Sparkle

Force an update even when version isn't greater

Asked by bumper314

I recently broke all my products out of a single SVN repository into separate repositories with their own versions. This means, the SVN revision number that I was using for the CFBundle version is going to be less then the previous version. For example, my current version is 1.2 (CFBundleShortVersionString) 260 (CFBundleVersion), and my new version is 1.3 140.

Sparkle doesn't like the 140 since it's less then 260, even though the CFBundleShortVersionString is greater, so I need a way to force a Sparkle update to get customers on the new version scheme, but I can't find a way to do this.

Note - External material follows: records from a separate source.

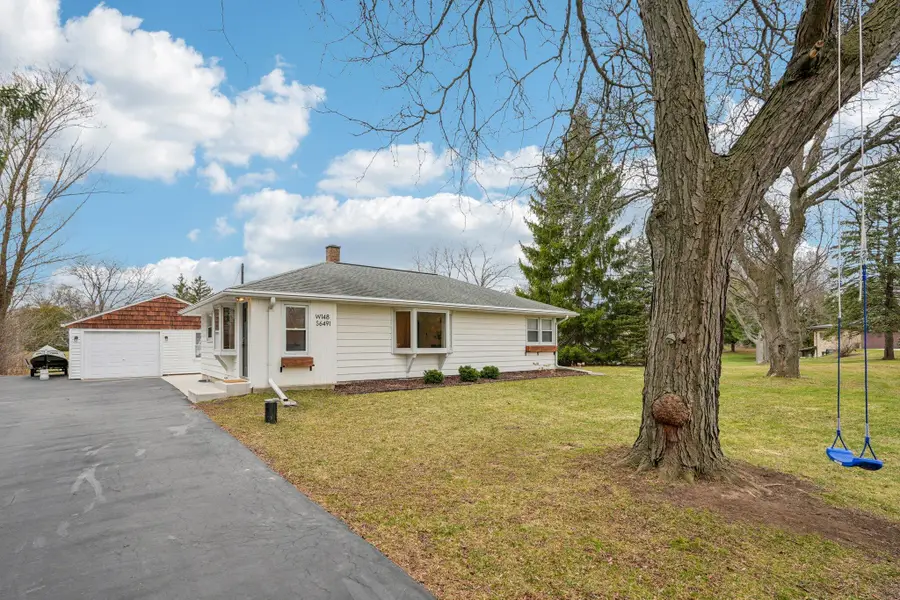 W148S6491 Brookside Dr, Muskego, WI 53150 - #2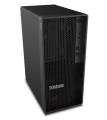 Stacja robocza ThinkStation P2 Tower 30JQ006APB W11Pro Ultra 7 265K/2x32GB/2x1TB/INT + RTX 5070 12GB/vPro/3YRS OS + 1YR Premier-2031719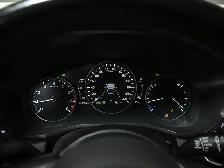 2024 Mazda CX-90 GT No Accident BOSE 360CAM HUD Panoramic Roof - Photo 14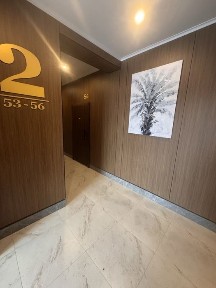 Северо-Казахстанская область, Петропавловск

I've tried dooping Sparkle by setting the sparkle:version="261" in the appcast, and Sparkle gladly shows the update, downloads the update, but gives this error after pressing "Install and relaunch":
Sparkle Error: An error occurred while installing the update. Please try again later.

Any thoughts?

Question information

Language:
English Edit question
Status:
Solved
For:
Sparkle Edit question
Assignee:
No assignee Edit question
Solved by:
bumper314
Solved:
Last query:
Last reply:
Revision history for this message
Andy Matuschak (andymatuschak) said : 		#1

Oh, jeez, that's a really terrible case. The regression protection is a matter of security: since the appcast itself isn't signed, an attacker could force an unwitting user to downgrade to an earlier version with a security hole he could then exploit. Signatures don't help there since you've already signed the earlier version.

If you've already released 1.2/260 in the wild, you can't modify Sparkle's behavior in that version, and it won't allow upgrades to anything less than 1.2/260. I'm sorry, but it looks like you're out of luck—at least for this version! For the next version, you can remove that check in Sparkle (at your own peril!) and let future updates work as you hoped.

Revision history for this message
bumper314 (bumper314) said : 		#2

Hey Andy, thank you for the response, I'm always impressed by your quick turn around of issues...

Alright, it sounds like I shot myself in the foot. I'll see what kind of work around I can come up with. I hate to make this as solved, as someone else might happen upon a similar problem, but for the time being I'm probably just going to add 300 to my new revision number as a cheap workaround until I find something better.